#include <rw/wstring.h> RWWString a;
Class RWWString offers very powerful and convenient facilities for manipulating wide character strings.
This string class manipulates wide characters of the fundamental type wchar_t. These characters are generally two or four bytes, and can be used to encode richer code sets than the classic "char" type. Because wchar_t characters are all the same size, indexing is fast.
Conversion to and from multibyte and ASCII forms are provided by the RWWString constructors, and by the RWWString member functions isAscii(), toAscii(), and toMultiByte().
Stream operations implicitly translate to and from the multibyte stream representation. That is, on output, wide character strings are converted into multibyte strings, while on input they are converted back into wide character strings. Hence, the external representation of wide character strings is usually as multibyte character strings, saving storage space and making interfaces with devices (which usually expect multibyte strings) easier.
RWWStrings tolerate embedded nulls.
Parameters of type "const wchar_t*" must not be passed a value of zero. This is detected in the debug version of the library.
The class is implemented using a technique called copy on write. With this technique, the copy constructor and assignment operators still reference the old object and hence are very fast. An actual copy is made only when a "write" is performed, that is if the object is about to be changed. The net result is excellent performance, but with easy-to-understand copy semantics.
A separate RWWSubString class supports substring extraction and modification operations.
Simple
#include <rw/rstream.h> #include <rw/wstring.h> main(){ RWWString a(L"There is no joy in Beantown"); a.subString(L"Beantown") = L"Redmond"; cout << a << endl; return 0; }
Program output:
There is no joy in Redmond.
enum RWWString::caseCompare { exact, ignoreCase };
Used to specify whether comparisons, searches, and hashing functions should use case sensitive (exact) or case-insensitive (ignoreCase) semantics..

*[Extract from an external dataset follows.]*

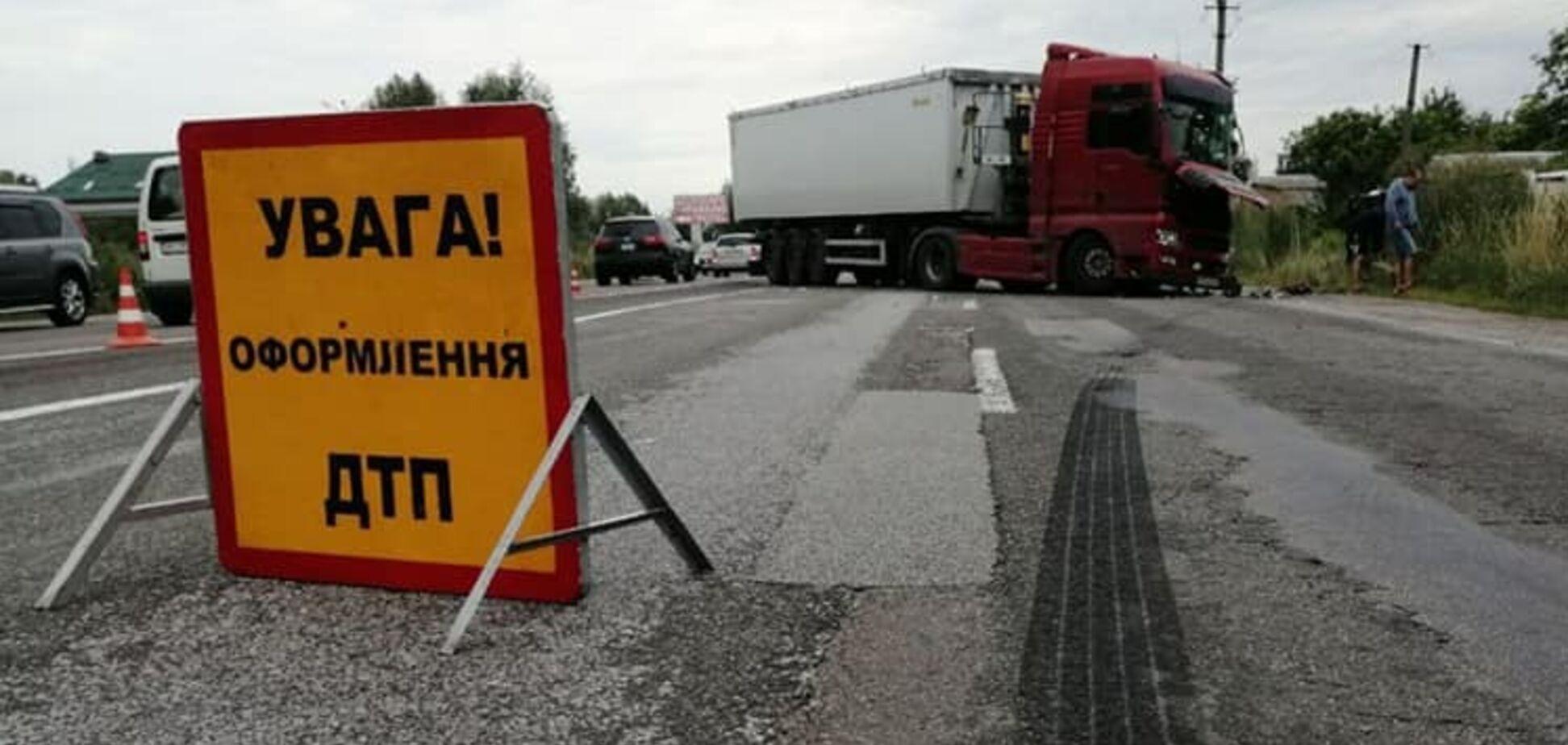 Під Києвом розбився автобус, який повертався з моря: багато постраждалих, є жертва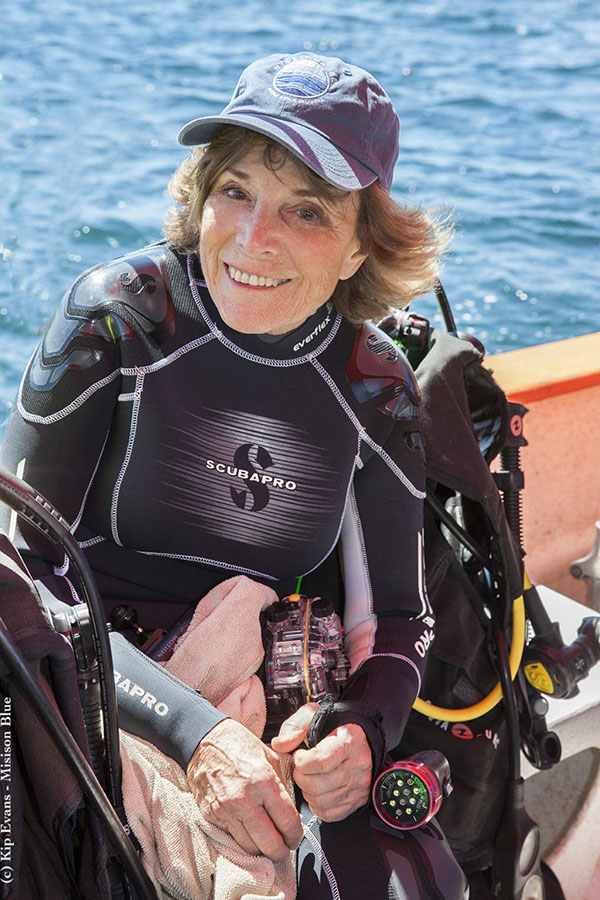 4. EARLE.Hero-image-Sylvia-Earle-Diving-at-CaboPulmocKipEvansMB_MG_9638-copy-1024x1536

enum RWWString::multiByte_ { multiByte };
Allow conversion from multibyte character strings to wide character strings. See constructor below.
enum RWWString::ascii_ {ascii };
Allow conversion from ASCII character strings to wide character strings. See constructor below.
RWWString();
Creates a string of length zero (the null string).
RWWString(const wchar_t* cs);
Creates a string from the wide character string cs. The created string will copy the data pointed to by cs, up to the first terminating null.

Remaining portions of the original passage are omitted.